• [OBJECTIVE] Extract every line below that contains the string "instances", and copy each one in full.

Data entries
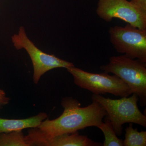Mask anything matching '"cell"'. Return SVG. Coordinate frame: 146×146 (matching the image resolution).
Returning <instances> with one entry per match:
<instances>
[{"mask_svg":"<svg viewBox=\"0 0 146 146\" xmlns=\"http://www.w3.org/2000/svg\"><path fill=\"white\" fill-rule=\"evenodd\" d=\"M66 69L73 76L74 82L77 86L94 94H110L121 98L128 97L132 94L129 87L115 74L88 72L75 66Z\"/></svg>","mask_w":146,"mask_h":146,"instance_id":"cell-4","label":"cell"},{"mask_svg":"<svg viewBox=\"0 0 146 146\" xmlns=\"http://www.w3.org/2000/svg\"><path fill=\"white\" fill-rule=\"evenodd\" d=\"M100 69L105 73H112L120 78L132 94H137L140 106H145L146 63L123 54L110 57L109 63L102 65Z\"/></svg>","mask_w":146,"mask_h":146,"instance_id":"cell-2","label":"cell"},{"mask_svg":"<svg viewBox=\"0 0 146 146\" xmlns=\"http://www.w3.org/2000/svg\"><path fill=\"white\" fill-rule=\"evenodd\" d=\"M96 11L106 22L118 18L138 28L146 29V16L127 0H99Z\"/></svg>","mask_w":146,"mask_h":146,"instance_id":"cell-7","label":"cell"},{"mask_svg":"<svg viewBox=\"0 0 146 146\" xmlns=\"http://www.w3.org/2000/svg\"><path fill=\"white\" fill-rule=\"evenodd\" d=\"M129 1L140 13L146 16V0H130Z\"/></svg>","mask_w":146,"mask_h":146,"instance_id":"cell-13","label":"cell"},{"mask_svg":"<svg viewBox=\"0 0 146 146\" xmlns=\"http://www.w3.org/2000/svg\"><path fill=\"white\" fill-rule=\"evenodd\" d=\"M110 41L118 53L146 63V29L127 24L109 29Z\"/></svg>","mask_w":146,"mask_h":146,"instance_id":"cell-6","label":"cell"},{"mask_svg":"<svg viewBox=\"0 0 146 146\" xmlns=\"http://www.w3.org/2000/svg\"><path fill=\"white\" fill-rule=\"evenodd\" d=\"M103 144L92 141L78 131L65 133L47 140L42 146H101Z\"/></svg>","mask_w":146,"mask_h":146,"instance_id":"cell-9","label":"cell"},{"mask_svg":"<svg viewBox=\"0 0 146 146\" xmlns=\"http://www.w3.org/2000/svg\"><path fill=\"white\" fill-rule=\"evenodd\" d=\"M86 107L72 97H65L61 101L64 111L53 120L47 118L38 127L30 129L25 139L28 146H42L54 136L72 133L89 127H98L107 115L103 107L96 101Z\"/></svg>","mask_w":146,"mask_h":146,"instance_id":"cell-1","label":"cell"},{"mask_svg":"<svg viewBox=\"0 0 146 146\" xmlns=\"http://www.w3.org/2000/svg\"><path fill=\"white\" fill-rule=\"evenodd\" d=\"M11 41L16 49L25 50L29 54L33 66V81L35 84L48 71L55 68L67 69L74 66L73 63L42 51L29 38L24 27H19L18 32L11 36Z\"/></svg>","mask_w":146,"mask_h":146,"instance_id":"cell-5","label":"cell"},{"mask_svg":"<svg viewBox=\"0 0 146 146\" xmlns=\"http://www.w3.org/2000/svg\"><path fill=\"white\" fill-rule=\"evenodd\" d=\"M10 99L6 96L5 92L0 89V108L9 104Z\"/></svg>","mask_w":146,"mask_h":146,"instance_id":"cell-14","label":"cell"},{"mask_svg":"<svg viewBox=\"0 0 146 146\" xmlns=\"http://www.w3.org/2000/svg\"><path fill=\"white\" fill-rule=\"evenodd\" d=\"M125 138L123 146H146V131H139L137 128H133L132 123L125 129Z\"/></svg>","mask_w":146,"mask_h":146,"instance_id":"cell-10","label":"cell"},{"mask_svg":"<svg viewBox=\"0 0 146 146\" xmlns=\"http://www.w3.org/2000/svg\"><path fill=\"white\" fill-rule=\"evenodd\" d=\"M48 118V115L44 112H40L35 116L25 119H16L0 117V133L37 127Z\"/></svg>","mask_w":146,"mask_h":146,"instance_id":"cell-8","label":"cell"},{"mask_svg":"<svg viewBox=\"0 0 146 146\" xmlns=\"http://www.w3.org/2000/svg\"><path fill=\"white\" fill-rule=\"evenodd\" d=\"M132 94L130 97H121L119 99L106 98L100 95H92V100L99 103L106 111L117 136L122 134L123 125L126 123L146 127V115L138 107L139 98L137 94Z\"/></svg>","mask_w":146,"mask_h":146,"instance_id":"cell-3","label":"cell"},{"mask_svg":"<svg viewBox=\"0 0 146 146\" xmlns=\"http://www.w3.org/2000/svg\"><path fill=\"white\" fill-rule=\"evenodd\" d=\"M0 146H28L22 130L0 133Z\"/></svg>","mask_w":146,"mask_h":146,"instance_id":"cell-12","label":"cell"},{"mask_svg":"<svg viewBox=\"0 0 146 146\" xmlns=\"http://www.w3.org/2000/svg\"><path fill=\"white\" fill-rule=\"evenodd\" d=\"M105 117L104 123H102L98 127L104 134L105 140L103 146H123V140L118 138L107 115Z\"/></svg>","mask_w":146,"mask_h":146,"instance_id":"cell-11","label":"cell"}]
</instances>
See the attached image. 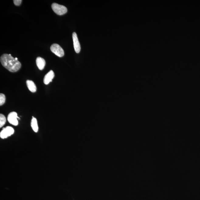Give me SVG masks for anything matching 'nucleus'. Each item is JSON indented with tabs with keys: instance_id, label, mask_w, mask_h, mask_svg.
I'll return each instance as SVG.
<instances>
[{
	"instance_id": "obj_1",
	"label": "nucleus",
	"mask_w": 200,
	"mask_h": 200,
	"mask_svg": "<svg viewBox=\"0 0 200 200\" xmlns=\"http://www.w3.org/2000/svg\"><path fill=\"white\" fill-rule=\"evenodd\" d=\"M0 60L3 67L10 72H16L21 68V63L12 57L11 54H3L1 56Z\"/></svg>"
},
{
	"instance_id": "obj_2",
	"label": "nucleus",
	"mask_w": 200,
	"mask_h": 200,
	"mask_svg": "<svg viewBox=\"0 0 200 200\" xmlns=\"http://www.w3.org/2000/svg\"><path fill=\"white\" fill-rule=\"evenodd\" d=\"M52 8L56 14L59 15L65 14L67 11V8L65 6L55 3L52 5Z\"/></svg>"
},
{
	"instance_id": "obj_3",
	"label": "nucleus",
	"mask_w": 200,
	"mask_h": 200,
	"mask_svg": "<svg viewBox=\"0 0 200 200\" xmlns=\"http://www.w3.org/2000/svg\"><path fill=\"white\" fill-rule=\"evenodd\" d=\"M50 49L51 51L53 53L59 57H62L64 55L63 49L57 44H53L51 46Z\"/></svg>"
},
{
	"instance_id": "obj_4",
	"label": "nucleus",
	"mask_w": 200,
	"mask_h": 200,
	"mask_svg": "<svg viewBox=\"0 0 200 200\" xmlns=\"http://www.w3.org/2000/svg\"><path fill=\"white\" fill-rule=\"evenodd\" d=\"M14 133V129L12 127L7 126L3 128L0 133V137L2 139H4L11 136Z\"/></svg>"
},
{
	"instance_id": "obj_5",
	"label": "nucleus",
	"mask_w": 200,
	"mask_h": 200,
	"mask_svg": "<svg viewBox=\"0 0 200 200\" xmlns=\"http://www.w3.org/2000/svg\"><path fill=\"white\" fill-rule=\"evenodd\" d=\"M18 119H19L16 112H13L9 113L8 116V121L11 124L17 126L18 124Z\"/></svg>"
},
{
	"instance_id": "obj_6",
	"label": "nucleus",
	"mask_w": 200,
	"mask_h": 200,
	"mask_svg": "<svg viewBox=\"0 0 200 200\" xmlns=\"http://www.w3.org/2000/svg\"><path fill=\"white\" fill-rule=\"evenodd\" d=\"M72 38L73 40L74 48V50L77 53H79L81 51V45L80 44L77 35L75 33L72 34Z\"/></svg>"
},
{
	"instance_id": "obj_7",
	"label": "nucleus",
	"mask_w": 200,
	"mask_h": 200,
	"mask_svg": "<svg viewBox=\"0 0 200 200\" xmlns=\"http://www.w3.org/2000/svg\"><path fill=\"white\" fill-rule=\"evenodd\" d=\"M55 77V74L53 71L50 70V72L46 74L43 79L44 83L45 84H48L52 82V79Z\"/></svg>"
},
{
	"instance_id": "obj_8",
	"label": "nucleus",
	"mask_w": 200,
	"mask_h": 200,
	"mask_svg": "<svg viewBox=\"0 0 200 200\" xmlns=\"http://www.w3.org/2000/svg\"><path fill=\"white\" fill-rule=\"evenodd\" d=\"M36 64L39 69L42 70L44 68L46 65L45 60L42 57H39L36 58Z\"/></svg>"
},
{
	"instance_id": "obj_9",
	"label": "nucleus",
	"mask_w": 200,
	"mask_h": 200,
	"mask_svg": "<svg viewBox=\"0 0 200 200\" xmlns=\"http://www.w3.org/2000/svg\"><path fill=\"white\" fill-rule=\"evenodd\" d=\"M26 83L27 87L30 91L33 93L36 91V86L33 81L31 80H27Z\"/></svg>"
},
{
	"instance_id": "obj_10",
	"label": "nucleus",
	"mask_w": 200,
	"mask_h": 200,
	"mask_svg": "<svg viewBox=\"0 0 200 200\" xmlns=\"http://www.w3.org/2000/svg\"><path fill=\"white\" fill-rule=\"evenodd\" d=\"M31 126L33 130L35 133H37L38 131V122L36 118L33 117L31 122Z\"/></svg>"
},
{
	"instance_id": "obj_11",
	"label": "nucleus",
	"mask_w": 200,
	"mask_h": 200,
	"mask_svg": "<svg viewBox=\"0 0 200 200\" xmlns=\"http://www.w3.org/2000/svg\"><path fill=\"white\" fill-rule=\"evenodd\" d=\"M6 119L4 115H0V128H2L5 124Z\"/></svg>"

• [TASK ANSWER]
Returning <instances> with one entry per match:
<instances>
</instances>
<instances>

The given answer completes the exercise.